(Data entries)
::::::
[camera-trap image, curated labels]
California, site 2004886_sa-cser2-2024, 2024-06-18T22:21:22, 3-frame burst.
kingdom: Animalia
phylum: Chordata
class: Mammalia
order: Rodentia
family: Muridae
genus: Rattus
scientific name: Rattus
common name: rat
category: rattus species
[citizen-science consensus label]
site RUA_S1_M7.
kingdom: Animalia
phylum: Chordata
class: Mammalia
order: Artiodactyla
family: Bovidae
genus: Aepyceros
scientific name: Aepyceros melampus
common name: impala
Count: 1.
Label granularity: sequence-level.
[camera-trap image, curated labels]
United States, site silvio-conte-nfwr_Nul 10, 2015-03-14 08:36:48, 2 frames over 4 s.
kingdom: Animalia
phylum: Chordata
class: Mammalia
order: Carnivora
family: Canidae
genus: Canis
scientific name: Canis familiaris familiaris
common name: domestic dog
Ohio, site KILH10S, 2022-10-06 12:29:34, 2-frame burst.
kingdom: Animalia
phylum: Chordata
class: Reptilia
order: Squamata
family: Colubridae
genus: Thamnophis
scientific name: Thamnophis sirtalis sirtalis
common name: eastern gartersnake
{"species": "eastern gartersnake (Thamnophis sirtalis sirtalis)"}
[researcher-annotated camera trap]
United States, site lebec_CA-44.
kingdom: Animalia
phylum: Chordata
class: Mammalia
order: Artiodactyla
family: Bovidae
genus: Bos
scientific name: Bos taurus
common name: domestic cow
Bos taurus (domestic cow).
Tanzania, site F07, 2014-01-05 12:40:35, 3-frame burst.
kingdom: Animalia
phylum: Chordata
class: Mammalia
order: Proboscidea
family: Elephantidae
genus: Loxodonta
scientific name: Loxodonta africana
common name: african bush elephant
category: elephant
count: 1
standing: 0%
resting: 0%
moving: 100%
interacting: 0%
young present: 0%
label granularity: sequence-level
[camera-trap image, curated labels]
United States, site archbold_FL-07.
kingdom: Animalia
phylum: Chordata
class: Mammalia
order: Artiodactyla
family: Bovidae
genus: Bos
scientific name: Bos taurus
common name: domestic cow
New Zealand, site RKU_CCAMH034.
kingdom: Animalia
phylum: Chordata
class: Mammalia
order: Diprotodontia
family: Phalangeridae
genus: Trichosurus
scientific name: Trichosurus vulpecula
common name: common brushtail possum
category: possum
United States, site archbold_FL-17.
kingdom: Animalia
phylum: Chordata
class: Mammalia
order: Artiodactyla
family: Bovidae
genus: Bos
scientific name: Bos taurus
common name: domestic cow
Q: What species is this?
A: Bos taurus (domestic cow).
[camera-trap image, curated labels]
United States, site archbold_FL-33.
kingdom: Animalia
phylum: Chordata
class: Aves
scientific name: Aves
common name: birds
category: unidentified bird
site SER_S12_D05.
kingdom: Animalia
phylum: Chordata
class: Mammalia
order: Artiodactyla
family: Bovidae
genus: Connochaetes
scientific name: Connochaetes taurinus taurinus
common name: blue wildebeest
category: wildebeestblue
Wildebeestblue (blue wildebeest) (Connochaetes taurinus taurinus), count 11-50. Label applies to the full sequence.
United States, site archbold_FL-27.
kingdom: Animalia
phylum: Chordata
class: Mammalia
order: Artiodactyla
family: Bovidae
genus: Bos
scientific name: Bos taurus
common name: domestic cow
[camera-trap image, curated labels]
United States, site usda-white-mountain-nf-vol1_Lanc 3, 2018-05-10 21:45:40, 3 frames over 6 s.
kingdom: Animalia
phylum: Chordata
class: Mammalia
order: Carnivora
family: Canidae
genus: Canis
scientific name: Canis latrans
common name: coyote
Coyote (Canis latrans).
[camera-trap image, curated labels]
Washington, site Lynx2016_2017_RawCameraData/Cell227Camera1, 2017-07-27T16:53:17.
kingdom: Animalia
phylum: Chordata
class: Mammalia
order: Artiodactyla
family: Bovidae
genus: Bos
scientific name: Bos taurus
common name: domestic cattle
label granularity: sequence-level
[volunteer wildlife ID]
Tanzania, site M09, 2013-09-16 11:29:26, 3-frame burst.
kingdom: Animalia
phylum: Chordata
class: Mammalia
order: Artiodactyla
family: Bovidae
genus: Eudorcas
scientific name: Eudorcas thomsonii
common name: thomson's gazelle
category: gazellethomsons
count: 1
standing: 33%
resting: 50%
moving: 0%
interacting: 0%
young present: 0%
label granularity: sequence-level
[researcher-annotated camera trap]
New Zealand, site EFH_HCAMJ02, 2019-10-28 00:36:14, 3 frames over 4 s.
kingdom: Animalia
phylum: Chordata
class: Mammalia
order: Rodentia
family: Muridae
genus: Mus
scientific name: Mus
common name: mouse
::::::
▶ **Task**
Go through the records and copy all of them exactly.

▶ **Finished task**
[camera-trap image, curated labels]
California, site 2004886_sa-cser2-2024, 2024-06-18T22:21:22, 3-frame burst.
kingdom: Animalia
phylum: Chordata
class: Mammalia
order: Rodentia
family: Muridae
genus: Rattus
scientific name: Rattus
common name: rat
category: rattus species
[citizen-science consensus label]
site RUA_S1_M7.
kingdom: Animalia
phylum: Chordata
class: Mammalia
order: Artiodactyla
family: Bovidae
genus: Aepyceros
scientific name: Aepyceros melampus
common name: impala
Count: 1.
Label granularity: sequence-level.
[camera-trap image, curated labels]
United States, site silvio-conte-nfwr_Nul 10, 2015-03-14 08:36:48, 2 frames over 4 s.
kingdom: Animalia
phylum: Chordata
class: Mammalia
order: Carnivora
family: Canidae
genus: Canis
scientific name: Canis familiaris familiaris
common name: domestic dog
Ohio, site KILH10S, 2022-10-06 12:29:34, 2-frame burst.
kingdom: Animalia
phylum: Chordata
class: Reptilia
order: Squamata
family: Colubridae
genus: Thamnophis
scientific name: Thamnophis sirtalis sirtalis
common name: eastern gartersnake
{"species": "eastern gartersnake (Thamnophis sirtalis sirtalis)"}
[researcher-annotated camera trap]
United States, site lebec_CA-44.
kingdom: Animalia
phylum: Chordata
class: Mammalia
order: Artiodactyla
family: Bovidae
genus: Bos
scientific name: Bos taurus
common name: domestic cow
Bos taurus (domestic cow).
Tanzania, site F07, 2014-01-05 12:40:35, 3-frame burst.
kingdom: Animalia
phylum: Chordata
class: Mammalia
order: Proboscidea
family: Elephantidae
genus: Loxodonta
scientific name: Loxodonta africana
common name: african bush elephant
category: elephant
count: 1
standing: 0%
resting: 0%
moving: 100%
interacting: 0%
young present: 0%
label granularity: sequence-level
[camera-trap image, curated labels]
United States, site archbold_FL-07.
kingdom: Animalia
phylum: Chordata
class: Mammalia
order: Artiodactyla
family: Bovidae
genus: Bos
scientific name: Bos taurus
common name: domestic cow
New Zealand, site RKU_CCAMH034.
kingdom: Animalia
phylum: Chordata
class: Mammalia
order: Diprotodontia
family: Phalangeridae
genus: Trichosurus
scientific name: Trichosurus vulpecula
common name: common brushtail possum
category: possum
United States, site archbold_FL-17.
kingdom: Animalia
phylum: Chordata
class: Mammalia
order: Artiodactyla
family: Bovidae
genus: Bos
scientific name: Bos taurus
common name: domestic cow
Q: What species is this?
A: Bos taurus (domestic cow).
[camera-trap image, curated labels]
United States, site archbold_FL-33.
kingdom: Animalia
phylum: Chordata
class: Aves
scientific name: Aves
common name: birds
category: unidentified bird
site SER_S12_D05.
kingdom: Animalia
phylum: Chordata
class: Mammalia
order: Artiodactyla
family: Bovidae
genus: Connochaetes
scientific name: Connochaetes taurinus taurinus
common name: blue wildebeest
category: wildebeestblue
Wildebeestblue (blue wildebeest) (Connochaetes taurinus taurinus), count 11-50. Label applies to the full sequence.
United States, site archbold_FL-27.
kingdom: Animalia
phylum: Chordata
class: Mammalia
order: Artiodactyla
family: Bovidae
genus: Bos
scientific name: Bos taurus
common name: domestic cow
[camera-trap image, curated labels]
United States, site usda-white-mountain-nf-vol1_Lanc 3, 2018-05-10 21:45:40, 3 frames over 6 s.
kingdom: Animalia
phylum: Chordata
class: Mammalia
order: Carnivora
family: Canidae
genus: Canis
scientific name: Canis latrans
common name: coyote
Coyote (Canis latrans).
[camera-trap image, curated labels]
Washington, site Lynx2016_2017_RawCameraData/Cell227Camera1, 2017-07-27T16:53:17.
kingdom: Animalia
phylum: Chordata
class: Mammalia
order: Artiodactyla
family: Bovidae
genus: Bos
scientific name: Bos taurus
common name: domestic cattle
label granularity: sequence-level
[volunteer wildlife ID]
Tanzania, site M09, 2013-09-16 11:29:26, 3-frame burst.
kingdom: Animalia
phylum: Chordata
class: Mammalia
order: Artiodactyla
family: Bovidae
genus: Eudorcas
scientific name: Eudorcas thomsonii
common name: thomson's gazelle
category: gazellethomsons
count: 1
standing: 33%
resting: 50%
moving: 0%
interacting: 0%
young present: 0%
label granularity: sequence-level
[researcher-annotated camera trap]
New Zealand, site EFH_HCAMJ02, 2019-10-28 00:36:14, 3 frames over 4 s.
kingdom: Animalia
phylum: Chordata
class: Mammalia
order: Rodentia
family: Muridae
genus: Mus
scientific name: Mus
common name: mouse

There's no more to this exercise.